Mit dem anzeigenfinanzierten Blatt 20 Minuten Köln will der norwegische Konzern Schibsted den ansässigen Verlagen das Wasser abgraben: Springer zeigt sich besorgt, DuMont spricht von einem "Existenzkampf".

Sieben Uhr morgens am Kölner Neumarkt. "Wollen Sie eine Gratiszeitung?", fragt eine junge Frau. Na klar, aber welche? Am Montag hat in der Domstadt die große Zeitungsschlacht begonnen. 24 Stunden früher als geplant hat der norwegische Medienkonzern Schibsted seine kostenlose Tageszeitung 20 Minuten Köln auf den Markt geworfen. Der Axel Springer Verlag hält mit Köln extra dagegen. Ins Hintertreffen geraten ist dadurch ausgerechnet jenes Verlagshaus, das seit Menschengedenken die Kölner Zeitungslandschaft beherrscht: M. DuMont Schauberg, dessen kostenlose "Lightversion" des Express erst am heutigen Dienstag erscheint.

Beschaulich war es bisher auf dem Zeitungsmarkt am Rhein zugegangen. Kölner StadtAnzeiger und Kölnische Rundschau lebten in friedlicher Koexistenz. Die eine gemacht für liberale, die andere für konservative Leser - und beide verlegt von DuMont. Wem nach Boulevard der Sinn stand, dem bot DuMont seinen Express. So war das in Köln und wäre es auch geblieben, ginge es nach Alfred Neven DuMont. Der mächtige Verleger dominiert den Markt mit einem Imperium, dem zusätzlich dreizehn kostenlose Anzeigenblätter, eine monatlich erscheinende Stadtillustrierte, ein Buchverlag und mehrere lokale Radiosender angehören. Die einzig geduldete Alternative: Bild.

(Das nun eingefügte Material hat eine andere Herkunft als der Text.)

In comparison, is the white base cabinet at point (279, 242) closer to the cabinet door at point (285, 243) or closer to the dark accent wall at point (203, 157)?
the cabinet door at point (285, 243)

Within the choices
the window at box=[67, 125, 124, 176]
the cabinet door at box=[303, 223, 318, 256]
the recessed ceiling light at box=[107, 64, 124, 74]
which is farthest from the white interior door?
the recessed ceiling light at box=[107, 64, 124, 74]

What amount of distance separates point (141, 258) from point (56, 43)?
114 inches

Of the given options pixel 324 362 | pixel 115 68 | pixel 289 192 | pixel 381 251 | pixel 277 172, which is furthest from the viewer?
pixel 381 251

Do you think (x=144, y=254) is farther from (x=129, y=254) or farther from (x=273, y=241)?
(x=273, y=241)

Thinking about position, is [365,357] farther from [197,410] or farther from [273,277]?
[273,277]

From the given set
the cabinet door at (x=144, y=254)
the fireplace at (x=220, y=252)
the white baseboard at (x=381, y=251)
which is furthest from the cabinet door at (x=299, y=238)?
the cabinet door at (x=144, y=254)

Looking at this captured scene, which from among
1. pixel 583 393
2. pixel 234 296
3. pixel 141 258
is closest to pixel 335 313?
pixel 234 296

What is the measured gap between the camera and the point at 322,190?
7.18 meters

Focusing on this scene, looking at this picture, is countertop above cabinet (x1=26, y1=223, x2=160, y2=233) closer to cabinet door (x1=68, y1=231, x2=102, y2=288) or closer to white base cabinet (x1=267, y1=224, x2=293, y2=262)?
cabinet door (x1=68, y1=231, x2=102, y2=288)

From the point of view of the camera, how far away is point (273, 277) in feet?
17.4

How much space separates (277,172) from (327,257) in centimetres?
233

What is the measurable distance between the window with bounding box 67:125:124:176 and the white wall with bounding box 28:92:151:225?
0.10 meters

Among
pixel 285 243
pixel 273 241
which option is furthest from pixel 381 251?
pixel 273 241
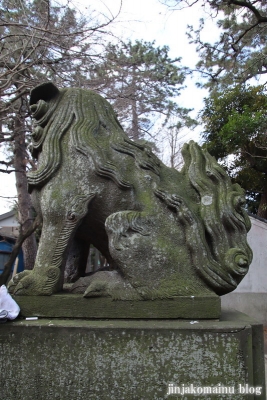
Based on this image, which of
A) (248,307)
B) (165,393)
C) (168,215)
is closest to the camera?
(165,393)

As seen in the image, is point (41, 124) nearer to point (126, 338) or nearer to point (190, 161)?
point (190, 161)

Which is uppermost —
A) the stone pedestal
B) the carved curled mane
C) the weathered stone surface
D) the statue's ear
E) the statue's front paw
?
the statue's ear

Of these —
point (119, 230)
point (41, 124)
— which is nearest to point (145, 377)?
point (119, 230)

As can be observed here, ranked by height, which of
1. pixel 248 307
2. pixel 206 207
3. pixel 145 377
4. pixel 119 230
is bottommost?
pixel 248 307

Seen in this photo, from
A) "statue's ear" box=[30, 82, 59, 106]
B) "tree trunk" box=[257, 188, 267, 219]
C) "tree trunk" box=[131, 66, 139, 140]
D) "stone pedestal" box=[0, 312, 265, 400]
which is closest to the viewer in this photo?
"stone pedestal" box=[0, 312, 265, 400]

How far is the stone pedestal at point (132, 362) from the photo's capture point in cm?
197

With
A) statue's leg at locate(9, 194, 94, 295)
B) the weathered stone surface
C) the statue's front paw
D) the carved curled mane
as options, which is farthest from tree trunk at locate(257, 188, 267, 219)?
the statue's front paw

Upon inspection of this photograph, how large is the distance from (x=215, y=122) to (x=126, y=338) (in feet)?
28.3

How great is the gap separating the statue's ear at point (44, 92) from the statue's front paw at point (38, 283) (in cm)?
129

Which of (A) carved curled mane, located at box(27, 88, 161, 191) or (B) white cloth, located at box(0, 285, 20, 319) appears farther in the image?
(A) carved curled mane, located at box(27, 88, 161, 191)

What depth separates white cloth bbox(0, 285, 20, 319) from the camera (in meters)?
2.13

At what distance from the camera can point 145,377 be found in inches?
77.9

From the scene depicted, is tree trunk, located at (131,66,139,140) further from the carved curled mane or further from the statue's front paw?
the statue's front paw

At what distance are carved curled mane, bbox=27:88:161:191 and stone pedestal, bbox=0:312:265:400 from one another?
3.01ft
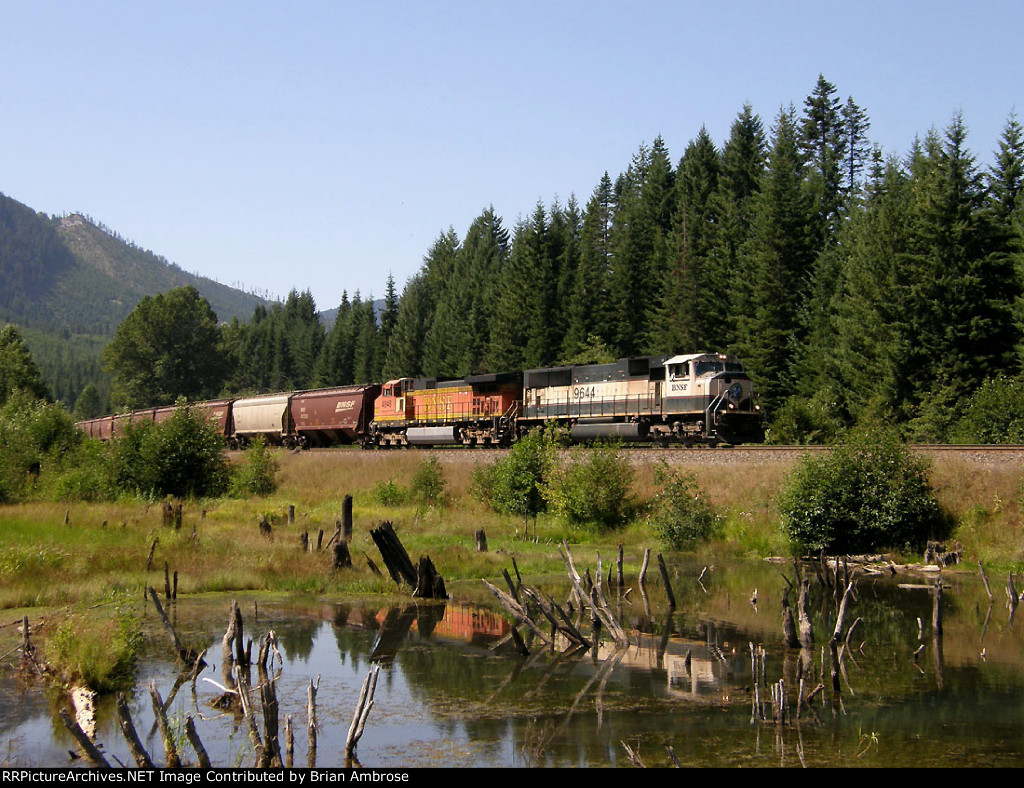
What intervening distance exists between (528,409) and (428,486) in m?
7.44

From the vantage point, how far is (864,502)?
29.3 m

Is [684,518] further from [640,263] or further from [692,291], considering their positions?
[640,263]

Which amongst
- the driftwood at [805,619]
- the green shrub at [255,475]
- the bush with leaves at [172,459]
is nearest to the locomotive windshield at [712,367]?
the bush with leaves at [172,459]

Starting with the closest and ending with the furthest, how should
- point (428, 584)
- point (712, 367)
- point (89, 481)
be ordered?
point (428, 584) < point (712, 367) < point (89, 481)

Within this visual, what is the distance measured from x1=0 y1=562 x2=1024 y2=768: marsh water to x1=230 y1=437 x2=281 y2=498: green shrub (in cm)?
2527

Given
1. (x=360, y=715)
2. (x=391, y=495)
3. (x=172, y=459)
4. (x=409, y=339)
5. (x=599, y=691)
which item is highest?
(x=409, y=339)

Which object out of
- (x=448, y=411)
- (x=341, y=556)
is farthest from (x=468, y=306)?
(x=341, y=556)

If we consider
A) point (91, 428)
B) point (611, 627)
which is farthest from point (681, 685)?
point (91, 428)

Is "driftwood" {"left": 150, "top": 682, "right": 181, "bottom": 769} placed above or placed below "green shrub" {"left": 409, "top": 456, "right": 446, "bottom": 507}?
below

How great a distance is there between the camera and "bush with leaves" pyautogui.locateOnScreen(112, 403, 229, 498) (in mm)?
39281

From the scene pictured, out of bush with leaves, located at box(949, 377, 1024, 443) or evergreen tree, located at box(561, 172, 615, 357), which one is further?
evergreen tree, located at box(561, 172, 615, 357)

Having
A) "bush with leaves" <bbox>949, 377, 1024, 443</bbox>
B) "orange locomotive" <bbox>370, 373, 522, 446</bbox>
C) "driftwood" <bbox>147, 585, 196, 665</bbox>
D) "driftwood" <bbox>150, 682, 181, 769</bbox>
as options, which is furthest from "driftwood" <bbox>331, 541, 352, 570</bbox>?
"bush with leaves" <bbox>949, 377, 1024, 443</bbox>

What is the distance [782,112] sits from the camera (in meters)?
72.4

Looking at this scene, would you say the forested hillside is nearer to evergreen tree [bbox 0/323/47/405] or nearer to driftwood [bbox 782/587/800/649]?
driftwood [bbox 782/587/800/649]
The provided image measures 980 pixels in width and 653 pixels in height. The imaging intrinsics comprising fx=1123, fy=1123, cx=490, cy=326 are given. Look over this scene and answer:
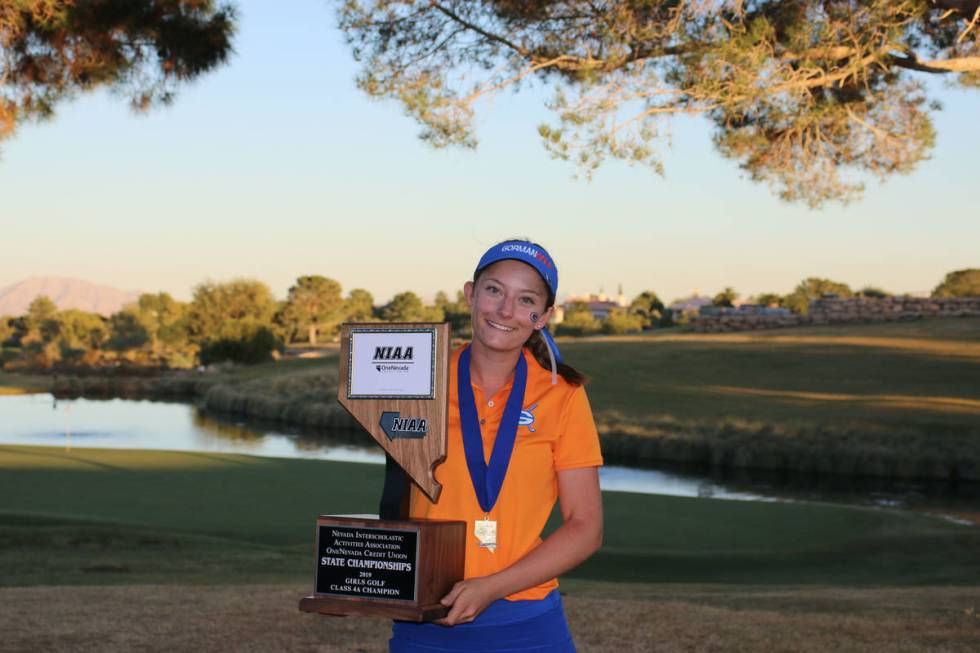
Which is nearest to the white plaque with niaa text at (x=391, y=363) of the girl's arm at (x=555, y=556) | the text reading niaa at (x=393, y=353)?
the text reading niaa at (x=393, y=353)

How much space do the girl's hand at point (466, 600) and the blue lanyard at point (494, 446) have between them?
0.60ft

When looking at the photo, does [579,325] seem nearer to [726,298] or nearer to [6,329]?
[726,298]

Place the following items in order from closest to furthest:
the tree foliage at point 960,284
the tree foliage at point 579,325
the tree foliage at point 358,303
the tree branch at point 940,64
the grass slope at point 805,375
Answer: the tree branch at point 940,64 < the grass slope at point 805,375 < the tree foliage at point 960,284 < the tree foliage at point 579,325 < the tree foliage at point 358,303

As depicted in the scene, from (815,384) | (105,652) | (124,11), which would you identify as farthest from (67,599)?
(815,384)

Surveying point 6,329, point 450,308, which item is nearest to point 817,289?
point 450,308

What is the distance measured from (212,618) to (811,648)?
360cm

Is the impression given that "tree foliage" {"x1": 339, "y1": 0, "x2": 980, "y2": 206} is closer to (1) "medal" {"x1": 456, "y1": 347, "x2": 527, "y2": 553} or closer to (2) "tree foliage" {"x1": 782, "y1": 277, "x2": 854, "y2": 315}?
(1) "medal" {"x1": 456, "y1": 347, "x2": 527, "y2": 553}

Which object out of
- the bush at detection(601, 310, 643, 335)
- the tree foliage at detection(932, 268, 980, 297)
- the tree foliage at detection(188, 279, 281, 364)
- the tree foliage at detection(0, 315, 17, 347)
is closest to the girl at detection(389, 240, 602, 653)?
the tree foliage at detection(932, 268, 980, 297)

Bis Schibsted kam. Mit einer zweistelligen Millionensumme und einem Durchhaltevermögen von mindestens drei Jahren tritt der in Norwegen führende Medienkonzern in Köln an, das DuMont-Monopol zu brechen - mit einer kostenlosen, anzeigenfinanzierten Morgenzeitung, die eine "seriöse Qualitätszeitung" sein will. 20 Minuten Köln wird an über 500 Verteilkästen in der Stadt feilgeboten, dazu kommt noch die Handverteilung. "Wir wollen in den Bereichen neue Leser gewinnen, in denen Tageszeitungen überall in Deutschland Probleme haben: bei den jungen Lesern und bei den Frauen", beschreibt Chefredakteur Klaus Kelle die Zielgruppe von 20 Minuten Köln.

Schon die ersten Informationen über das Schibsted-Engagement versetzten DuMont in Panik. Der Kölner Verlag sieht sich in einem "Existenzkampf". Bisher aber scheiterten alle Versuche, die unliebsame Konkurrenz schon im Vorfeld wegzubeißen: Weil 20 Minuten Köln keine Druckerei im Rheinland fand, wich man kurzerhand nach Holland aus. Auch der Springer-Konzern reagierte verschreckt, klagte über die Gefährdung einer "gewachsenen Kultur der Regionalzeitungen" und vermeintliche "Wettbewerbswidrigkeit": Ein eigener Gratistitel musste her. "Wir schauen nicht tatenlos zu, wenn jemand den Markt kaputt macht", so Springer-Sprecherin Edda Fels.

Die Aufregung bei Springer und DuMont Schauberg ist verständlich. Um zu erkennen, was ihren Blättern in Köln drohen könnte, genügt ein Blick nach Stockholm. Als dort 1995 die schwedische Mediengruppe Modern Times Group (MTG) erstmals ihren Gratistitel Metro lancierte, büßten das Boulevardblatt Expressen 27,5 Prozent und die renommierte Tageszeitung Dagens Nyheter fast zehn Prozent ihrer Leserschaft ein. Metro avancierte zur zweitgrößten Zeitung in der schwedischen Hauptstadt.

Sechs weitere Metro haben sich inzwischen europaweit etabliert. Ausgaben in den USA, Großbritannien und vor allem Holland sind in Planung. Und in Zürich, wo es im kommenden Jahr zum skandinavischen Showdown kommen wird: MTG gegen Schibsted, der am Montag mit 20 Minuten Zürich den Anfang machte.

Die Kölner haben jetzt schon die Qual der Wahl. 20 Minuten Köln oder Köln extra? Eine Geschmacksfrage, denn mit einer Auflage von 150.000 Exemplaren und einem Umfang von 24 Seiten unterscheiden sich beide Blätter nur durch ihre Aufmachung. Hier die Zeitung für "die jungen und mobilen Großstädter", dort der bekannte Springer-Boulevard. Der Fastfood-Journalismus indes ist ihnen allen gemeinsam. Und das zweiseitige Fernsehprogramm.